Precise Workcell Sketching from Point Clouds Using an AR Toolbox
- URL: http://arxiv.org/abs/2410.00479v1
- Date: Tue, 1 Oct 2024 08:07:51 GMT
- Title: Precise Workcell Sketching from Point Clouds Using an AR Toolbox
- Authors: Krzysztof Zieliński, Bruce Blumberg, Mikkel Baun Kjærgaard,
- Abstract summary: Capturing real-world 3D spaces as point clouds is efficient and descriptive, but it comes with sensor errors and lacks object parametrization.
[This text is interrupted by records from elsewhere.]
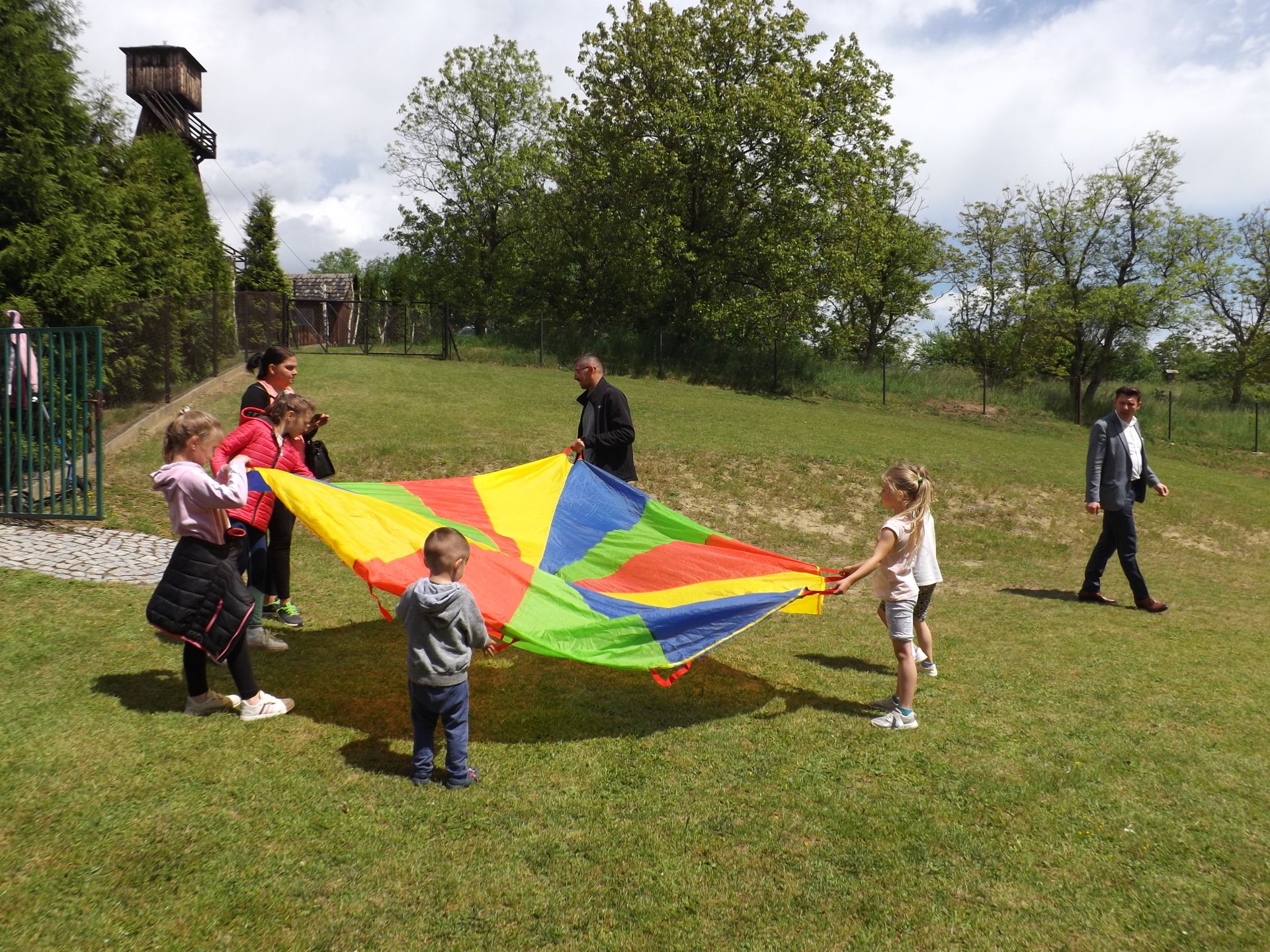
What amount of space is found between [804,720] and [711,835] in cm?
151

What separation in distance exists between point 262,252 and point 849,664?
150 ft

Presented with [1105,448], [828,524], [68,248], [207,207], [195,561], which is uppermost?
[207,207]

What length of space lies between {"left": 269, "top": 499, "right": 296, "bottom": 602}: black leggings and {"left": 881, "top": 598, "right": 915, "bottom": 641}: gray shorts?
14.2ft

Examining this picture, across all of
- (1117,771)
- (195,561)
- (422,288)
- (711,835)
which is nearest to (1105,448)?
(1117,771)

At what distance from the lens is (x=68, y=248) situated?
11516 mm

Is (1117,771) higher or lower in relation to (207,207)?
lower

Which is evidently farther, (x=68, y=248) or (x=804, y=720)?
(x=68, y=248)

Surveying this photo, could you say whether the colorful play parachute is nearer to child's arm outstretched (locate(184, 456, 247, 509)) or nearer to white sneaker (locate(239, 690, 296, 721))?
child's arm outstretched (locate(184, 456, 247, 509))

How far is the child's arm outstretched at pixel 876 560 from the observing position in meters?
4.88

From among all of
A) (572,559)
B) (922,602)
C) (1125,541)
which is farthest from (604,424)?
(1125,541)

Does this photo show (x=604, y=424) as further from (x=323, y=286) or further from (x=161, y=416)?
(x=323, y=286)

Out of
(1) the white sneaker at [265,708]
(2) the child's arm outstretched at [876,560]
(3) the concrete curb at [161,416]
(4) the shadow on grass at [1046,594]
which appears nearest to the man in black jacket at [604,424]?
(2) the child's arm outstretched at [876,560]

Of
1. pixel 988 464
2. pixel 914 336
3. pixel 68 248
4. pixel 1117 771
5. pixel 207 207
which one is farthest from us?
pixel 914 336

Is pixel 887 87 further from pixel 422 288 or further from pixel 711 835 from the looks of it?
pixel 711 835
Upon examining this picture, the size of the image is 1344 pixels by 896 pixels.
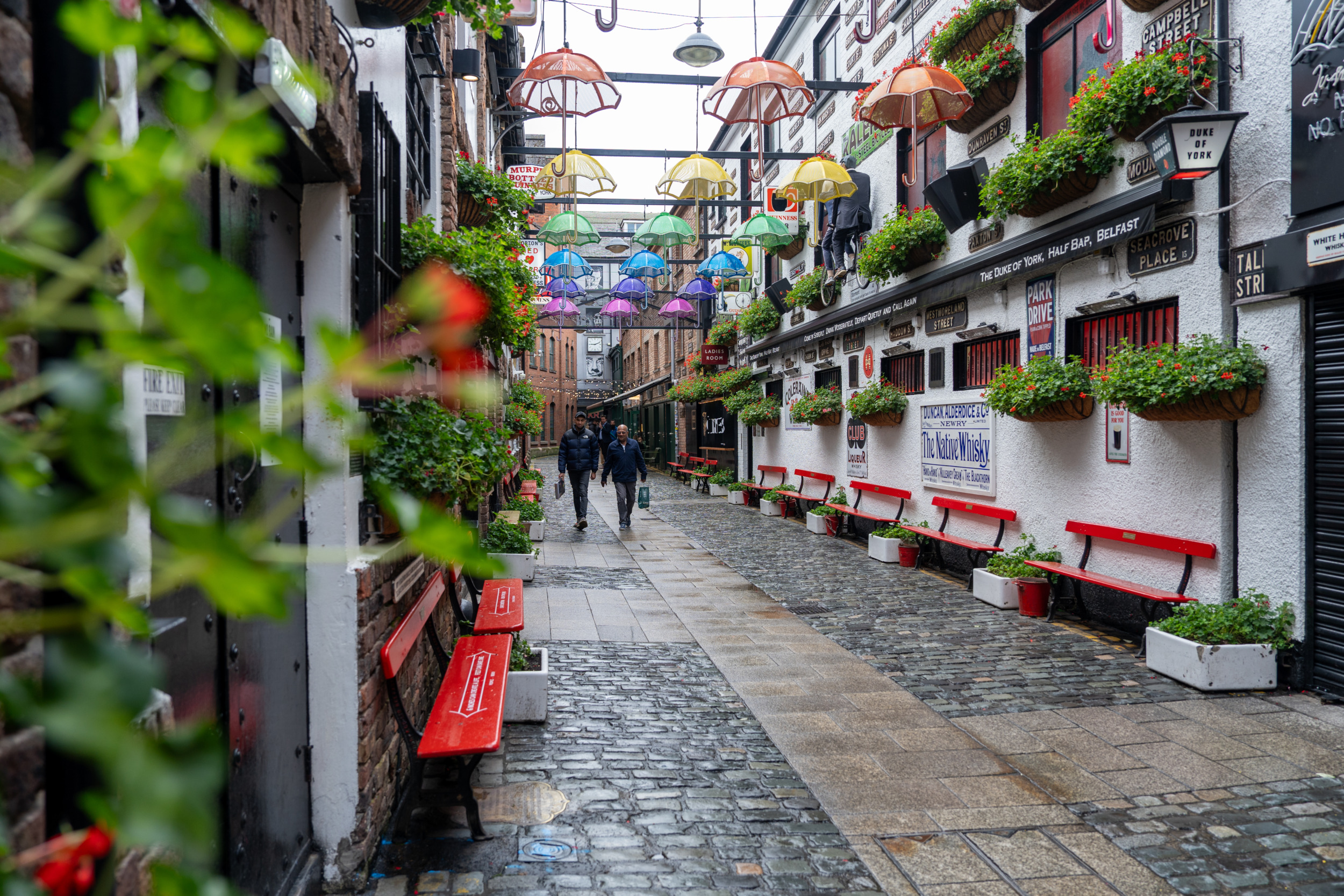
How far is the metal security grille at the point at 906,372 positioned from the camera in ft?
39.0

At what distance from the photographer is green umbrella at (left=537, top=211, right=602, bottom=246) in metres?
14.7

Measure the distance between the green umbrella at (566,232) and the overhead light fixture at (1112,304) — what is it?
845 centimetres

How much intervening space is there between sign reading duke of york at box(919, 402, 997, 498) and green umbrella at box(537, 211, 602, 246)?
6.49m

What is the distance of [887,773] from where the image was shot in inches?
175

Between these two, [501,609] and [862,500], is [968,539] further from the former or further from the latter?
[501,609]

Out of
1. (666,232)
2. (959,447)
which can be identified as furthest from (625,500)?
(959,447)

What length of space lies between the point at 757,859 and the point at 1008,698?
109 inches

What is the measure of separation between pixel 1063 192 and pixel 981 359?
104 inches

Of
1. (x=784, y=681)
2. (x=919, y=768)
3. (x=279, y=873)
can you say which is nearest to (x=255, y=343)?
(x=279, y=873)

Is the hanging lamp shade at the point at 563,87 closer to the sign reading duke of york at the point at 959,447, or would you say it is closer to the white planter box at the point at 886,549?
the sign reading duke of york at the point at 959,447

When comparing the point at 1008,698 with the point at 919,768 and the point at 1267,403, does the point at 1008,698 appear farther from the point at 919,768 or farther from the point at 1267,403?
the point at 1267,403

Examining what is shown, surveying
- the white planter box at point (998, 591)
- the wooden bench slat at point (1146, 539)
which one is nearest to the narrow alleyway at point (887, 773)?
the white planter box at point (998, 591)

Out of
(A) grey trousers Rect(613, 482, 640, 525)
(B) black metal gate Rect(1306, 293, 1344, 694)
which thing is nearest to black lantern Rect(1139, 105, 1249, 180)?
(B) black metal gate Rect(1306, 293, 1344, 694)

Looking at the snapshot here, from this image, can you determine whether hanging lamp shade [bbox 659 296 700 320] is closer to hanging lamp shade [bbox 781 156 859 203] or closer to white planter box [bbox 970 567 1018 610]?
hanging lamp shade [bbox 781 156 859 203]
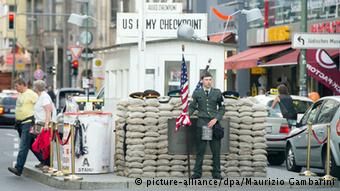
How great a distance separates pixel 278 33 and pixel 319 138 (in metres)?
23.0

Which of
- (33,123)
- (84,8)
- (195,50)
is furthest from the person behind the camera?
(84,8)

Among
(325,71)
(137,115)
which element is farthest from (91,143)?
(325,71)

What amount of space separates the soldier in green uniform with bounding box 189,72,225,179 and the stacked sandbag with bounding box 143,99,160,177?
0.66 m

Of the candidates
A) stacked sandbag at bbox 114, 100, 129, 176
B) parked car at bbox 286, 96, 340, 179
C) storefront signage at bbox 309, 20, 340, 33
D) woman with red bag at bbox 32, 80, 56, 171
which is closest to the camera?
stacked sandbag at bbox 114, 100, 129, 176

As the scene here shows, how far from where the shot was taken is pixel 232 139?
19141mm

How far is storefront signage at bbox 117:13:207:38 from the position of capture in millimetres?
23656

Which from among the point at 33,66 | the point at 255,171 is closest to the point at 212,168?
the point at 255,171

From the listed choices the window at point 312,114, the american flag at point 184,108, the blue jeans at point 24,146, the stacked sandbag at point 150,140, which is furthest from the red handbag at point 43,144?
the window at point 312,114

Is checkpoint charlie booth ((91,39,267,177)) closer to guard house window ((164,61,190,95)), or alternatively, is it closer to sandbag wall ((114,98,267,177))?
sandbag wall ((114,98,267,177))

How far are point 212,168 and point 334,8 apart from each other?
21.1m

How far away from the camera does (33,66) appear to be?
93.1 m

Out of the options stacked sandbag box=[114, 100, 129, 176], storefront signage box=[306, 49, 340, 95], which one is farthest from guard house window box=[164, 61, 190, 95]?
storefront signage box=[306, 49, 340, 95]

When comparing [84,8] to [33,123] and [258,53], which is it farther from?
[33,123]

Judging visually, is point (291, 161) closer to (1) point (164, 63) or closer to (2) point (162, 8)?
(1) point (164, 63)
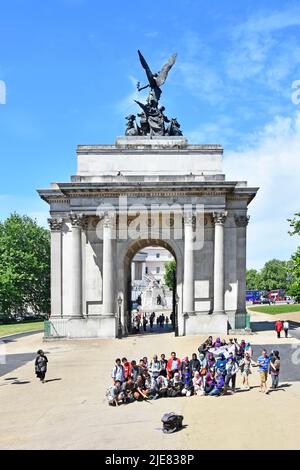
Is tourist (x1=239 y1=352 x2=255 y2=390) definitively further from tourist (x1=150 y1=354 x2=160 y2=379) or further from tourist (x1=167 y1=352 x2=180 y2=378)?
tourist (x1=150 y1=354 x2=160 y2=379)

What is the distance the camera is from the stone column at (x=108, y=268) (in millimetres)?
36094

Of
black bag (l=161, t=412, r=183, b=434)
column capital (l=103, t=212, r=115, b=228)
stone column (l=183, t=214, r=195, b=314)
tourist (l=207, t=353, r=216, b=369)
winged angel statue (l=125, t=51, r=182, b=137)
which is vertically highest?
winged angel statue (l=125, t=51, r=182, b=137)

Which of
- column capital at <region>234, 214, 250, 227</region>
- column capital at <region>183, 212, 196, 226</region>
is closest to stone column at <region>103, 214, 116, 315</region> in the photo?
column capital at <region>183, 212, 196, 226</region>

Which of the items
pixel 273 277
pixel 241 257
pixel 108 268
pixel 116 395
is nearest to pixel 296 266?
pixel 241 257

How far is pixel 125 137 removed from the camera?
40438 mm

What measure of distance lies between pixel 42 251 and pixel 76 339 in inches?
1366

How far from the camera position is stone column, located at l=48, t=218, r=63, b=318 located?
1544 inches

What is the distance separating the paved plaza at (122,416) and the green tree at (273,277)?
121578 mm

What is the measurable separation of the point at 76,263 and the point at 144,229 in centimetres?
644

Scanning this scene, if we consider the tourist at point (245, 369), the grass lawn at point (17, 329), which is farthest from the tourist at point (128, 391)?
the grass lawn at point (17, 329)

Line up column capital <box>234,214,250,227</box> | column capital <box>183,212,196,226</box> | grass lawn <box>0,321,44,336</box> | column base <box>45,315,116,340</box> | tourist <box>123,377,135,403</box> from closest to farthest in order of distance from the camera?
tourist <box>123,377,135,403</box>
column base <box>45,315,116,340</box>
column capital <box>183,212,196,226</box>
column capital <box>234,214,250,227</box>
grass lawn <box>0,321,44,336</box>

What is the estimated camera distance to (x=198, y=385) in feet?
56.5

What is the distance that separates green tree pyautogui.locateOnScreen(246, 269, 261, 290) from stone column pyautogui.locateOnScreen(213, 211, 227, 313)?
374 ft

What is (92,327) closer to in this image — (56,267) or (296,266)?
(56,267)
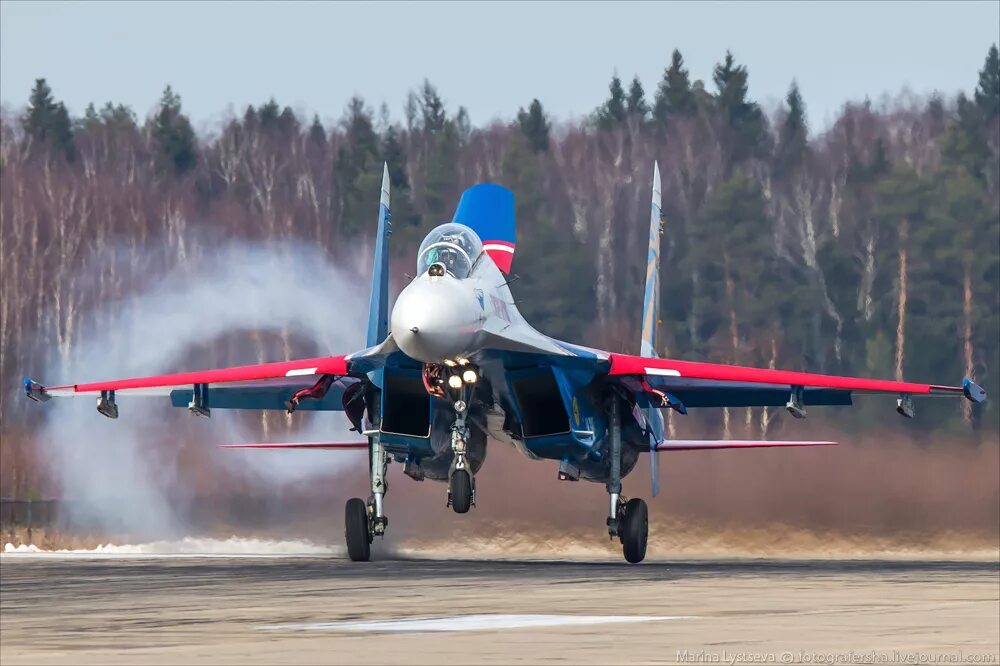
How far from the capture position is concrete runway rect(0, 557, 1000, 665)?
16.8m

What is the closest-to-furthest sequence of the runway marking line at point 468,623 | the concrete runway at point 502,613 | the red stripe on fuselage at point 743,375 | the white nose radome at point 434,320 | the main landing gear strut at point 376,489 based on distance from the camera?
the concrete runway at point 502,613 < the runway marking line at point 468,623 < the white nose radome at point 434,320 < the main landing gear strut at point 376,489 < the red stripe on fuselage at point 743,375

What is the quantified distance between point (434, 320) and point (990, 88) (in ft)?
250

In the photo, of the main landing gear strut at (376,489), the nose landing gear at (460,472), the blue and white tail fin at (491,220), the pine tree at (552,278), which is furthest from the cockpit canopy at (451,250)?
the pine tree at (552,278)

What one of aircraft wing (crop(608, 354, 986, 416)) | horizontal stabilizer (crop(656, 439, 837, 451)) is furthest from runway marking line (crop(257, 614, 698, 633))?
horizontal stabilizer (crop(656, 439, 837, 451))

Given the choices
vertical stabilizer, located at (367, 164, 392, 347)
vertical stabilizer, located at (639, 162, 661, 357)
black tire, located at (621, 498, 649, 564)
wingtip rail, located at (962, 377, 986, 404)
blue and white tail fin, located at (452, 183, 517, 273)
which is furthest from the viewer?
vertical stabilizer, located at (639, 162, 661, 357)

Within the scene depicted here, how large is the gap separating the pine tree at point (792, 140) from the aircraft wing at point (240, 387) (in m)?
53.3

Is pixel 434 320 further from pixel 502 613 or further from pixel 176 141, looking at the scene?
pixel 176 141

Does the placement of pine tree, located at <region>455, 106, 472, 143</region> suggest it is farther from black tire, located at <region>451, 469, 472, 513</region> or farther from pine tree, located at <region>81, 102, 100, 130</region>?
black tire, located at <region>451, 469, 472, 513</region>

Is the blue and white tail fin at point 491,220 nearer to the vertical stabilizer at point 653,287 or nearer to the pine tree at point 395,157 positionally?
the vertical stabilizer at point 653,287

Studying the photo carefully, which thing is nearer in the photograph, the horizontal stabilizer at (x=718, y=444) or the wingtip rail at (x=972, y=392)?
the wingtip rail at (x=972, y=392)

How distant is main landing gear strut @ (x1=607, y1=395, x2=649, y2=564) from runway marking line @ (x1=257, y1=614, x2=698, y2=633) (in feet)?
20.6

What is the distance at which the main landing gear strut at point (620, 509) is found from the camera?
86.0ft

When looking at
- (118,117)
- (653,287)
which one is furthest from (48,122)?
(653,287)

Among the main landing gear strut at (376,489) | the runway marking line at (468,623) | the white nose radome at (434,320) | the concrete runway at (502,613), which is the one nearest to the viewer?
the concrete runway at (502,613)
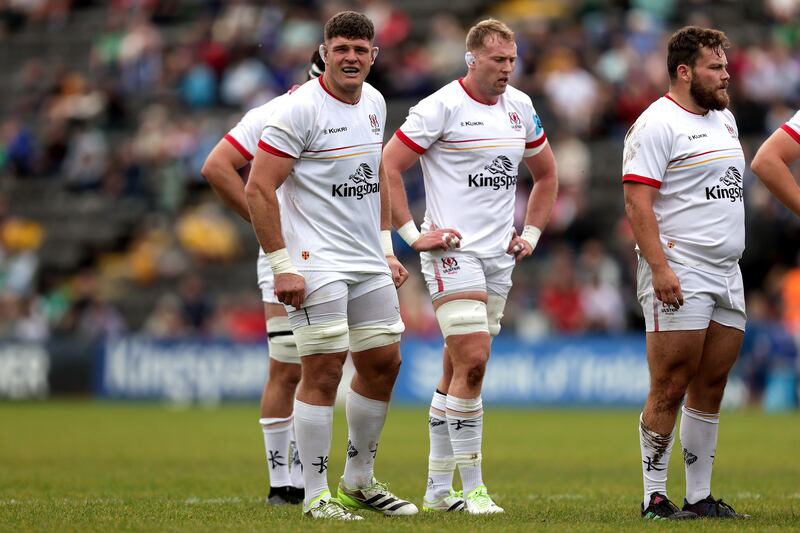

Our method for 3D workcell sketching from point clouds allows users to refine raw point clouds using an Augmented Reality interface.
By utilizing a toolbox and an AR-enabled pointing device, users can enhance point cloud accuracy based on the device's position in 3D space.
- Score: 1.249418440326334
- License: http://arxiv.org/licenses/nonexclusive-distrib/1.0/
- Abstract: Capturing real-world 3D spaces as point clouds is efficient and descriptive, but it comes with sensor errors and lacks object parametrization. These limitations render point clouds unsuitable for various real-world applications, such as robot programming, without extensive post-processing (e.g., outlier removal, semantic segmentation). On the other hand, CAD modeling provides high-quality, parametric representations of 3D space with embedded semantic data, but requires manual component creation that is time-consuming and costly. To address these challenges, we propose a novel solution that combines the strengths of both approaches. Our method for 3D workcell sketching from point clouds allows users to refine raw point clouds using an Augmented Reality (AR) interface that leverages their knowledge and the real-world 3D environment. By utilizing a toolbox and an AR-enabled pointing device, users can enhance point cloud accuracy based on the device's position in 3D space. We validate our approach by comparing it with ground truth models, demonstrating that it achieves a mean error within 1cm - significant improvement over standard LiDAR scanner apps.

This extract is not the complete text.